--- start of SELECTION ---

Sentiment and Semantic analysis

Part 3: Sentiment And Semantic Analysis

It took a bit longer than anticipated to write Part 3 of a series of posts about the content proliferation around social media research and social media marketing. In the previous two parts, we talked about Enterprise Feedback Management (December 2013) and Short -event-driven- Intercept Surveys (February 2014). This post is about sentiment and semantic analysis: two interrelated terms in the “race” to reach the highest sentiment accuracy that a social media monitoring tool can achieve. From where we sit, this seems to be a race that DigitalMR is running on its own, competing against its best score.

The best academic institution in this field, Stanford University, announced a few months ago that they had reached 80% sentiment accuracy; they since elevated it to 85% but this has only been achieved in the English language, based on comments for one vertical, namely movies -a rather straight-forward case of: “I liked the movie” or “I did not like it and here is why…”. Not to say that there will not be people sitting on the fence with their opinion about a movie, but even neutral comments in this case, will have less ambiguity than other product categories or subjects. The DigitalMR team of data scientists has been consistently achieving over 85% sentiment accuracy in multiple languages and multiple product categories since September 2013; this is when a few brilliant scientists (engineers and psychologists mainly) cracked the code of multilingual sentiment accuracy!

--- end of SELECTION ---
--- start of DATASET ROWS ---

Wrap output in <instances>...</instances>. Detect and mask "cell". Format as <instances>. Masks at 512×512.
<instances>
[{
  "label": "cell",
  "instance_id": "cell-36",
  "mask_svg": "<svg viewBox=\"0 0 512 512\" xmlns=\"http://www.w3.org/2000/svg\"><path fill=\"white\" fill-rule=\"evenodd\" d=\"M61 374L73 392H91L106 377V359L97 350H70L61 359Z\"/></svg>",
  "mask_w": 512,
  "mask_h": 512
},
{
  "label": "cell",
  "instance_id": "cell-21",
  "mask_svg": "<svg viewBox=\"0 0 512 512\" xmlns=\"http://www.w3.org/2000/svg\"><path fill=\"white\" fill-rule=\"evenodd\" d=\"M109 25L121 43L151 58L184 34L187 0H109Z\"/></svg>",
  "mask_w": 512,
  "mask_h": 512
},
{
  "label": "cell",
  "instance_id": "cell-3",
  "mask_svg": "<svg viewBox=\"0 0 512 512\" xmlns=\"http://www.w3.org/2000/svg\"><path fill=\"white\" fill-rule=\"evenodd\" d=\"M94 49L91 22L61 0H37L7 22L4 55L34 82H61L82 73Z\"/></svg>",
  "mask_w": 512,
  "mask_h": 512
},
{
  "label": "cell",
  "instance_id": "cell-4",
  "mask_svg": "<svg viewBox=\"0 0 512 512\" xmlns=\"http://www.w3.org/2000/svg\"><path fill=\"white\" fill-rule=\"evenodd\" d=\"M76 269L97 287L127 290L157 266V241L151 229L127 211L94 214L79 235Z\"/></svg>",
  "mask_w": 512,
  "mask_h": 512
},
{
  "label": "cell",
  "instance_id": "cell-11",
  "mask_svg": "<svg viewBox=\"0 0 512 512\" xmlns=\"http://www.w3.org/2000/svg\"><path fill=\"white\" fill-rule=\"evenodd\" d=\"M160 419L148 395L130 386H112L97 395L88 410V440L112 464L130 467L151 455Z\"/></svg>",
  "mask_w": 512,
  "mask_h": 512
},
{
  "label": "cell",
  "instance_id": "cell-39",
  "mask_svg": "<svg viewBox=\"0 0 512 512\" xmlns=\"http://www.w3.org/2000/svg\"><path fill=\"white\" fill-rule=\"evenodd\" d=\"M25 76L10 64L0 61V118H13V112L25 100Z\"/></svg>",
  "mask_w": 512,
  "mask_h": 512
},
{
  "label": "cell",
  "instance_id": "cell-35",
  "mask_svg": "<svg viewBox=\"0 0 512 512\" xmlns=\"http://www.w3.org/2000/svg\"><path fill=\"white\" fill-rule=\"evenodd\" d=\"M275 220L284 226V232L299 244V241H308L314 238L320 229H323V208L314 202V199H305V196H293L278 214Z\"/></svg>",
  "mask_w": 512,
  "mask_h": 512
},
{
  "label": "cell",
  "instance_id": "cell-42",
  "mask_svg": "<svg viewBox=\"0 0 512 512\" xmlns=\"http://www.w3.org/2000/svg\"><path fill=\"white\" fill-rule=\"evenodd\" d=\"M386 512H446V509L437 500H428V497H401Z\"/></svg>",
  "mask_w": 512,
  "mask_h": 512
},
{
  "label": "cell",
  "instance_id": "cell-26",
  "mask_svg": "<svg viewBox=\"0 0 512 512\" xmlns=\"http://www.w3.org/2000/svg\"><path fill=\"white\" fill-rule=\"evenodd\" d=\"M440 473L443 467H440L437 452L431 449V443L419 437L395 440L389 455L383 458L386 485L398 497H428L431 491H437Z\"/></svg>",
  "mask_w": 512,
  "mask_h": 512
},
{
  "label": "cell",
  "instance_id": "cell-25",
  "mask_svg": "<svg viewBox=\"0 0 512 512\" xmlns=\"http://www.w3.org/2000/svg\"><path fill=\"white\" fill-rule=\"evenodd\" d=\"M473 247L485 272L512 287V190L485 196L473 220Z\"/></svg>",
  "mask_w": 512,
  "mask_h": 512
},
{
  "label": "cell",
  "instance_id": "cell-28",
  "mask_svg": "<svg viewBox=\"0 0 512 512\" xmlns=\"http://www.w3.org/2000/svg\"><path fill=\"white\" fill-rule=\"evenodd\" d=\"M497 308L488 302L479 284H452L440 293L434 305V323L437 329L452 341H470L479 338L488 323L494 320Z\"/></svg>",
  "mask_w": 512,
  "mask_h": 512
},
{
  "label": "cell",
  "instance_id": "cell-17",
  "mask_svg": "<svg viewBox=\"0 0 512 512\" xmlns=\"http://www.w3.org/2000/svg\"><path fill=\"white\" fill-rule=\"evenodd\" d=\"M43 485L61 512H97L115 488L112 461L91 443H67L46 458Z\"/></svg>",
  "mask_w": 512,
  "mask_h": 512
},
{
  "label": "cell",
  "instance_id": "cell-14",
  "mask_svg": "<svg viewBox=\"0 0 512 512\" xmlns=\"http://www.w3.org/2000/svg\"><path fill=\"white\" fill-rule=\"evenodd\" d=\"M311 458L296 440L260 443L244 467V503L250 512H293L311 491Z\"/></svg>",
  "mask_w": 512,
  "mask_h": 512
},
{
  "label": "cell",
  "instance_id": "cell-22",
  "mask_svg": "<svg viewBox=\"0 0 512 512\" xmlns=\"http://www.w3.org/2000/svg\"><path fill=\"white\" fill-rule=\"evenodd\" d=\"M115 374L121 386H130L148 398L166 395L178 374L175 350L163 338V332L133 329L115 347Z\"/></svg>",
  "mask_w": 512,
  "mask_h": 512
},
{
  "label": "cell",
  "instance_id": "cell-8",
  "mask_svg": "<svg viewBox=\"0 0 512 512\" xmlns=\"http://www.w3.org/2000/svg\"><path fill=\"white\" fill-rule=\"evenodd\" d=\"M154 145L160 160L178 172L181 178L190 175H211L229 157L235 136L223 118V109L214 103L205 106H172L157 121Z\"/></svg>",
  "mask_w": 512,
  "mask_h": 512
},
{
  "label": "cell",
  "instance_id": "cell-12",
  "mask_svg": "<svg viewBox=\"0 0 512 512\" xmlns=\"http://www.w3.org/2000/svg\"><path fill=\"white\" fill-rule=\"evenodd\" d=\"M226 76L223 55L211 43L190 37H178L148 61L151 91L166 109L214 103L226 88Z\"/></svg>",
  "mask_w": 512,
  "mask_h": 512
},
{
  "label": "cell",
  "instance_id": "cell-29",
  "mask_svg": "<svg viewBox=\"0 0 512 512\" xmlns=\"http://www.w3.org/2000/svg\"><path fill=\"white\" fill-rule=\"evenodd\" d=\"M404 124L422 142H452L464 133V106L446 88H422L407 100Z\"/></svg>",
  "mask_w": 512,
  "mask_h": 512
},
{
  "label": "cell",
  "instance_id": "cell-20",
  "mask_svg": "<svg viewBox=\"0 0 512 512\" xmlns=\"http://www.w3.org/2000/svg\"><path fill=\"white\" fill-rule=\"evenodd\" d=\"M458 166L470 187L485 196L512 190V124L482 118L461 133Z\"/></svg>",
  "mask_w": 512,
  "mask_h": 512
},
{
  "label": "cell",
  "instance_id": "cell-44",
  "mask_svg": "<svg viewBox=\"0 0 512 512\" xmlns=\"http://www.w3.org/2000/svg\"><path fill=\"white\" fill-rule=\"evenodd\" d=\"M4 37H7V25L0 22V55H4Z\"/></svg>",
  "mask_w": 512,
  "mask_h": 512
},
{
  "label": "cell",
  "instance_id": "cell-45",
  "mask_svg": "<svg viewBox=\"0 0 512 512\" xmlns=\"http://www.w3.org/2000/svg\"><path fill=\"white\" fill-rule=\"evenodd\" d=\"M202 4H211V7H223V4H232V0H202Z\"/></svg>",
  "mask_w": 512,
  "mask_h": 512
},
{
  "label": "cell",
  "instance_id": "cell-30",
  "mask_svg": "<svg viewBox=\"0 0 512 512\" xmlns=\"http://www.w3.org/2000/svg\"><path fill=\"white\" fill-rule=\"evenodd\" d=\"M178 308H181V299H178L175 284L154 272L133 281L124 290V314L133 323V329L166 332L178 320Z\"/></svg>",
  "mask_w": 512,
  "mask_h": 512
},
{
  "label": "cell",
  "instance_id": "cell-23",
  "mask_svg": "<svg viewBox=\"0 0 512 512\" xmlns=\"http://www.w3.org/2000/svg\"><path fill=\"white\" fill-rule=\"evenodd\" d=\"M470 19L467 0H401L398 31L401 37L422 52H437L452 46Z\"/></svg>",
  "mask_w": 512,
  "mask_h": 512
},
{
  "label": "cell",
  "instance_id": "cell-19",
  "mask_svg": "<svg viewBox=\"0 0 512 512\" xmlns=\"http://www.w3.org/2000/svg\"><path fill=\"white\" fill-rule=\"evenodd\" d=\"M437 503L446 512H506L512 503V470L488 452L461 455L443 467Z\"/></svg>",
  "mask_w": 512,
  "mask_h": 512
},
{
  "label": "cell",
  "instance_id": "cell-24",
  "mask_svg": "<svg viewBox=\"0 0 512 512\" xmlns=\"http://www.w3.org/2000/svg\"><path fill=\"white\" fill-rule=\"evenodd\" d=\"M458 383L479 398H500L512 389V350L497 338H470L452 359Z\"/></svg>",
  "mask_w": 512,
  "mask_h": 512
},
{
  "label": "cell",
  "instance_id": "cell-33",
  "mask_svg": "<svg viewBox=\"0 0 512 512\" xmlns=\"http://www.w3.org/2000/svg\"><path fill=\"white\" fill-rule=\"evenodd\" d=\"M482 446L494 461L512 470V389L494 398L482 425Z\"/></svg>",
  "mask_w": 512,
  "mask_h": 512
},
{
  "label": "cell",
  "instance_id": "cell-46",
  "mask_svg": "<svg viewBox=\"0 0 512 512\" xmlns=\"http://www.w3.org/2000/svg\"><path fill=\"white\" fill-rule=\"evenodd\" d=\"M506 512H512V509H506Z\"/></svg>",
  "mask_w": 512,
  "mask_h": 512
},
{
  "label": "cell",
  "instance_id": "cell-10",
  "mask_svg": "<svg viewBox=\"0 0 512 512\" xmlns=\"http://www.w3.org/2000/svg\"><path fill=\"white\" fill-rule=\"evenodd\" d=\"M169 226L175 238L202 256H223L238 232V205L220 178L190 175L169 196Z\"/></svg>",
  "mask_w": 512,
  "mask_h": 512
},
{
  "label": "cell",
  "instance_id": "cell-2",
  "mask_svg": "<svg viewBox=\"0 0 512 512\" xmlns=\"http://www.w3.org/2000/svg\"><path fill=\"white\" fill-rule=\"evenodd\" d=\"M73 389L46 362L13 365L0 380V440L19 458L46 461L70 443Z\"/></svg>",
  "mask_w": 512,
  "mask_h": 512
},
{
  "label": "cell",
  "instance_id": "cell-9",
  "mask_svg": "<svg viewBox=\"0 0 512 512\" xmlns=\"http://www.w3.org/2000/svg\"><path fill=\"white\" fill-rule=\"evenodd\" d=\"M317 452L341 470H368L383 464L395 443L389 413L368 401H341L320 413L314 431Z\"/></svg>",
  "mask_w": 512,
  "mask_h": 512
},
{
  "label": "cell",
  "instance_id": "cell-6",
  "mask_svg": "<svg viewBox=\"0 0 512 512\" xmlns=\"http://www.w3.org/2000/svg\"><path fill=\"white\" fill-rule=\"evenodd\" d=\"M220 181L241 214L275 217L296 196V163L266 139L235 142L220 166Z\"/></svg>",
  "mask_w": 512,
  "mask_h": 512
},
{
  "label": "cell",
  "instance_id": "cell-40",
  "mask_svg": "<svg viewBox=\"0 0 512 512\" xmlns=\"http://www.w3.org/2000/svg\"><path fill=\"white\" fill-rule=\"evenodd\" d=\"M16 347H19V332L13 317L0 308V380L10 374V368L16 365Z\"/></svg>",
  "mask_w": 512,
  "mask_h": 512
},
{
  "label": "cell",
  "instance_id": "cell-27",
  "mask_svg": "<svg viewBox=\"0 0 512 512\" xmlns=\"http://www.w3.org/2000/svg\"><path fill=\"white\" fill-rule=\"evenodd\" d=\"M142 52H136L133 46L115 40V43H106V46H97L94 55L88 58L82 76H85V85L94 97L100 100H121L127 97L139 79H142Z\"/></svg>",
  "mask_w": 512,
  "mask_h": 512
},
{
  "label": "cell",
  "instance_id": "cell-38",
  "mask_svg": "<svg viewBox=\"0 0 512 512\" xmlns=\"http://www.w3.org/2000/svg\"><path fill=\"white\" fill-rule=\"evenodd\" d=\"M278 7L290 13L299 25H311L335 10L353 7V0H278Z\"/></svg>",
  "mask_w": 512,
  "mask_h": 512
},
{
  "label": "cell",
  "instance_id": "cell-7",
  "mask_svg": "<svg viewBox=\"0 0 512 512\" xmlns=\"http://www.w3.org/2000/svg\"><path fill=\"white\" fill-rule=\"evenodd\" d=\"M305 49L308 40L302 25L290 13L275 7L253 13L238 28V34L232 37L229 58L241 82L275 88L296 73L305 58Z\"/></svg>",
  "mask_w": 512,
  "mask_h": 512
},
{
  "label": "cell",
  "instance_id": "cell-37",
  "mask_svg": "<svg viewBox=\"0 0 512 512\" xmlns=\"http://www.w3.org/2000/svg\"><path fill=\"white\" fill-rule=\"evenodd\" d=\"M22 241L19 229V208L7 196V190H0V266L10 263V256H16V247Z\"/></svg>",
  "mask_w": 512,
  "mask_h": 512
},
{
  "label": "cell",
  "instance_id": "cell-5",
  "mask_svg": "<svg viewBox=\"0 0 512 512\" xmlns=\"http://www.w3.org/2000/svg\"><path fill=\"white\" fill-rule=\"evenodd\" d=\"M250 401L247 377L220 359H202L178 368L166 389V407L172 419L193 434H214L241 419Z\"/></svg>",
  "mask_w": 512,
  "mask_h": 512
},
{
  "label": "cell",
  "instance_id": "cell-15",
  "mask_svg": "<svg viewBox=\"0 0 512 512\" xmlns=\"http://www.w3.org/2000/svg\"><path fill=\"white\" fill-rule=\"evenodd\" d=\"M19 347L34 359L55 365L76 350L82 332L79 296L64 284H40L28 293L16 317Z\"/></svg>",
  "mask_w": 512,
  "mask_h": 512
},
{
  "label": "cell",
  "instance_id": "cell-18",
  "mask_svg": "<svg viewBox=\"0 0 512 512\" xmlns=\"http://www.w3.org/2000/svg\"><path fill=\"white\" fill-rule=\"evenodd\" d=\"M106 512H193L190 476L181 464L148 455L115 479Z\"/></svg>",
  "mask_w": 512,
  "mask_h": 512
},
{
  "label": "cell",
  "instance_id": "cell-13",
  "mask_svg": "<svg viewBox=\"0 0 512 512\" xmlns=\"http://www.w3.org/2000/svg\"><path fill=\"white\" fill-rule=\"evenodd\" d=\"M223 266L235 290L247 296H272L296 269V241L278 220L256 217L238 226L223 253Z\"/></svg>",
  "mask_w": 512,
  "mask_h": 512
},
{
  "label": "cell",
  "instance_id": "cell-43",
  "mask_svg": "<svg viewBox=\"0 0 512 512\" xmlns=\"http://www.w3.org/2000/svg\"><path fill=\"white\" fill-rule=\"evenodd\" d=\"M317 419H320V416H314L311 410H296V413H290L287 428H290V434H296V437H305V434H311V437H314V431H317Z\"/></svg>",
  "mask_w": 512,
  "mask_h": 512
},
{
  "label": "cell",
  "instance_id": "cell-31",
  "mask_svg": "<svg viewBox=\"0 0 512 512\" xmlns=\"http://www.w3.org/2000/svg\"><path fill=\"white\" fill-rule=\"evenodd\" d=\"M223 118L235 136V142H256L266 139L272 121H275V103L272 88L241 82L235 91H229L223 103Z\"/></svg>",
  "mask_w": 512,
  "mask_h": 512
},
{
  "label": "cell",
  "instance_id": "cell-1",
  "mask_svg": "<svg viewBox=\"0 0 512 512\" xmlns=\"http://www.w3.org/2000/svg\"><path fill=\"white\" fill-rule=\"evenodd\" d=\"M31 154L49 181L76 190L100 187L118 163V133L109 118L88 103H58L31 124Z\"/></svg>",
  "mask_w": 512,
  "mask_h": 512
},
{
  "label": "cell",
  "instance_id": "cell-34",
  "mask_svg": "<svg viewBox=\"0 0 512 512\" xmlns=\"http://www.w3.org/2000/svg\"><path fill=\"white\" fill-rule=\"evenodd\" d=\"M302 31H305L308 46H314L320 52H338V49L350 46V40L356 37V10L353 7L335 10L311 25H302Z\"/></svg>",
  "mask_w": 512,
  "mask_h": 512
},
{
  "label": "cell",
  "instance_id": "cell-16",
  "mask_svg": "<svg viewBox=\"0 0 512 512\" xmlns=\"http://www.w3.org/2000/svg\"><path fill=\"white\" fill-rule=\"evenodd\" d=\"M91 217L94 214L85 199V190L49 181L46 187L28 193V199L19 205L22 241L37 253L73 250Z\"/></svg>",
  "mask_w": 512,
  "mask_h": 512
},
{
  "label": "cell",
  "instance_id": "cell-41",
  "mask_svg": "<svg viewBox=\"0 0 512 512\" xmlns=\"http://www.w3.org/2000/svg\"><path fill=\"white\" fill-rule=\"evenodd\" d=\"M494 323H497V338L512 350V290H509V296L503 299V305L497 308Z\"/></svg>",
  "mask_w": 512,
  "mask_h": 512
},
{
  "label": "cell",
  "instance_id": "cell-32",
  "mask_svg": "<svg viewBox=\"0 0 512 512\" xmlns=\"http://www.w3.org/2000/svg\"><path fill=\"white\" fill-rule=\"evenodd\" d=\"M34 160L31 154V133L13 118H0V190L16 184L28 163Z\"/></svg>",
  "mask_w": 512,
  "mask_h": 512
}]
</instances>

--- end of DATASET ROWS ---

### EXERCISE BRIEF:
Condense the paragraph of the post on sentiment analysis that begins "The best academic institution in this field" into a short bulleted list that keeps its main facts. The items have no role in this exercise.

### EXERCISE ANSWER:
- Stanford University, described as the best academic institution in the field, announced 80% sentiment accuracy a few months ago and has since raised it to 85%.
- That figure applies only to English and to a single vertical, movies. Movie comments are fairly clear-cut, and even neutral ones are less ambiguous than in other categories.
- Since September 2013, the DigitalMR data science team has consistently exceeded 85% sentiment accuracy in multiple languages and product categories. This followed a few scientists, mainly engineers and psychologists, cracking the code of multilingual sentiment accuracy.